Berichterstatter: Abgeordnete J. Venedey.
Die Augen von ganz Europa sind seit mehreren Wochen auf Wien gerichtet. Die ganze Welt ahndet, daß, welche von den Parteien, die sich in und um Wien gegenüber stehen, auch siegen mag, dieser Sieg
die unberechenbarsten Folgen für Europa und insbesondere für Deutschland haben kann und muß. Es ist daher natürlich, daß auch in Deutschland und vor Allem in der Paulskirche dieselbe Spannung in Bezug
auf die Ereignisse in und um Wien herrscht, und daß die Vaterlandsliebe die Mittel sucht, um eine Entwicklung der östereichischen Wirren herbeizuführen, die den Hoffnungen auf eine in Freiheit und
Selbständigkeit geordnete Zukunft eines großen, mächtigen und einigen Deutschlands entspreche.
In dieser Absicht liefen mehrere Zuschriften an die Reichsversammlung ein. Aus Rotenburg eine, die die Absendung von Reichstruppen nach Oestreich beantragte; eine zweite aus Coblenz, die im
Allgemeinen die Reichsversammlung aufforderte, Wien zu Hülfe zu eilen; endlich eine dritte vom Bremer Bürgerverein ausgehend, die die Reichsversammlung zur vollständigen Wahrung der deutschen Einheit
gegen die in den östreichischen Reichstheilen der nationalen und politischen Freiheit drohenden Gefahr mit kräftiger That ungesäumt einzuschreiten, mahnte.

● Bereitgestelltes Material:
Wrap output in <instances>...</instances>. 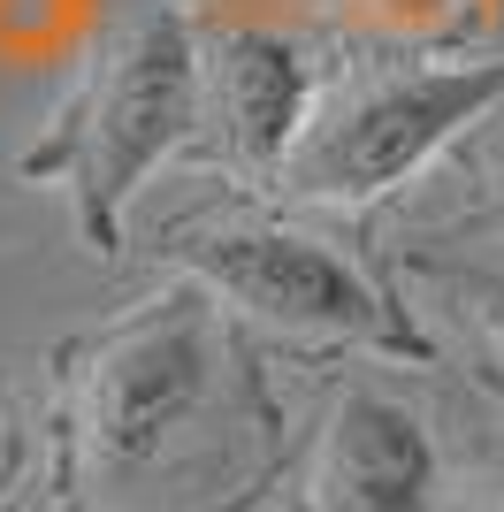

● Aufgabe:
Gib den Abschnitt der Seite zwischen „Die Augen von“ und „einigen Deutschlands entspreche.“ einschließlich beider Stellen wortgetreu wieder. Das Material stammt aus einer anderen Quelle.

● Ergebnis:
Die Augen von ganz Europa sind seit mehreren Wochen auf Wien gerichtet. Die ganze Welt ahndet, daß, welche von den Parteien, die sich in und um Wien gegenüber stehen, auch siegen mag, dieser Sieg
die unberechenbarsten Folgen für Europa und insbesondere für Deutschland haben kann und muß. Es ist daher natürlich, daß auch in Deutschland und vor Allem in der Paulskirche dieselbe Spannung in Bezug
auf die Ereignisse in und um Wien herrscht, und daß die Vaterlandsliebe die Mittel sucht, um eine Entwicklung der östereichischen Wirren herbeizuführen, die den Hoffnungen auf eine in Freiheit und
Selbständigkeit geordnete Zukunft eines großen, mächtigen und einigen Deutschlands entspreche.